Wikipedia (MediaWiki) URI encoding scheme - encoding

How do Wikipedia (or MediaWiki in general) encode page titles in URIs? It's not normal URI encoding, since spaces are replaced with underscores and double quotes are not encoded and things like that.

http://en.wikipedia.org/wiki/Wikipedia:Naming_conventions_%28technical_restrictions%29 - here you've got some kind of description of what their engine enforces on article names.
They should have something like this in their LocalSettings.php:
$wgArticlePath = '/wiki/$1';
and proper server URI rewrites configuration - they seem to be using Apache (HTTP header), so it's probably mod_rewrite. http://www.mediawiki.org/wiki/Manual:Short_URL
You can also refer to the index.php file for an article on Wikipedia like this: http://en.wikipedia.org/w/index.php?title=Foo%20bar and get redirected by the engine to http://en.wikipedia.org/wiki/Foo_bar. Behind the scenes mod_rewrite translates it into /index.php?title=Foo_bar. For the MediaWiki engine it's the same as if you visited http://en.wikipedia.org/w/index.php?title=Foo_bar - this page doesn't redirect you.
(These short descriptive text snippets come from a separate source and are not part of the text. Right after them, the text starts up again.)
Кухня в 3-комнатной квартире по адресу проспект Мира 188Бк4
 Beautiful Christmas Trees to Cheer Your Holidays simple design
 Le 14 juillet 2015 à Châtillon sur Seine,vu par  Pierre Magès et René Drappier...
The process is quite complex and isn't exactly pretty. You need to look at the Title class found in includes/Title.php. You should start with the newFromText method, but the bulk of the logic is in the secureAndSplit method.
Note that (as ever with MediaWiki) the code is not decoupled in the slightest. If you want to replicate it, you'll need to extract the logic rather than simply re-using the class.
The logic looks something like this:
Decode character references (e.g. é)
Convert spaces to underscores
Check whether the title is a reference to a namespace or interwiki
Remove hash fragments (e.g. Apple#Name
Remove forbidden characters
Forbid subdirectory links (e.g. ../directory/page)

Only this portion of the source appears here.